# Directions
Starting at the line that holds "resting: 0%", copy every line exactly through the end of the data, and no others.

# Data supplied
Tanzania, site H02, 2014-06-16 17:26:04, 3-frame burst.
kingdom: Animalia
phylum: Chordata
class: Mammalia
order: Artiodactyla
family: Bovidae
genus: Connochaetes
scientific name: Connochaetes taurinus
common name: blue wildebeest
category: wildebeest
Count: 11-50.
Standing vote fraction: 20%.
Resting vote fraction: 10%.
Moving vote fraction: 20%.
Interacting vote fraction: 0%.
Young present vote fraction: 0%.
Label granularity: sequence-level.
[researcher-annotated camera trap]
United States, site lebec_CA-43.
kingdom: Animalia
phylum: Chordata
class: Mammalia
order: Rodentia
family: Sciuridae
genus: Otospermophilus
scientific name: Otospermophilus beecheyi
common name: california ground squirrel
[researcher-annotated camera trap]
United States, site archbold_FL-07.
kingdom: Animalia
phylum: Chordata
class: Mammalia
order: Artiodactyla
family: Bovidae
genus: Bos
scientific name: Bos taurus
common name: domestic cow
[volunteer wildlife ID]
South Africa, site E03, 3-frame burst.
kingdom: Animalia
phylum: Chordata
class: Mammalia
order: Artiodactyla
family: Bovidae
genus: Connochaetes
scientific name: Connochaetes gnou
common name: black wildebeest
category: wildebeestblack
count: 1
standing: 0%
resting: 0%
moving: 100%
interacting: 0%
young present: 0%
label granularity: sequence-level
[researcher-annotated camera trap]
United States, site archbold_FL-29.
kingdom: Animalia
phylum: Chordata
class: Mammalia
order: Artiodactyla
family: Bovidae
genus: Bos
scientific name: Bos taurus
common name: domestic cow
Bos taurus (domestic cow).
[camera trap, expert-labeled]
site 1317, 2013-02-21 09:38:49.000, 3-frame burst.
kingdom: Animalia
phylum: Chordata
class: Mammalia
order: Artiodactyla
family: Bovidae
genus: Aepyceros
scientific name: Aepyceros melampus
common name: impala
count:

# Solution to this problem
resting: 0%
moving: 100%
interacting: 0%
young present: 0%
label granularity: sequence-level
[researcher-annotated camera trap]
United States, site archbold_FL-29.
kingdom: Animalia
phylum: Chordata
class: Mammalia
order: Artiodactyla
family: Bovidae
genus: Bos
scientific name: Bos taurus
common name: domestic cow
Bos taurus (domestic cow).
[camera trap, expert-labeled]
site 1317, 2013-02-21 09:38:49.000, 3-frame burst.
kingdom: Animalia
phylum: Chordata
class: Mammalia
order: Artiodactyla
family: Bovidae
genus: Aepyceros
scientific name: Aepyceros melampus
common name: impala
count:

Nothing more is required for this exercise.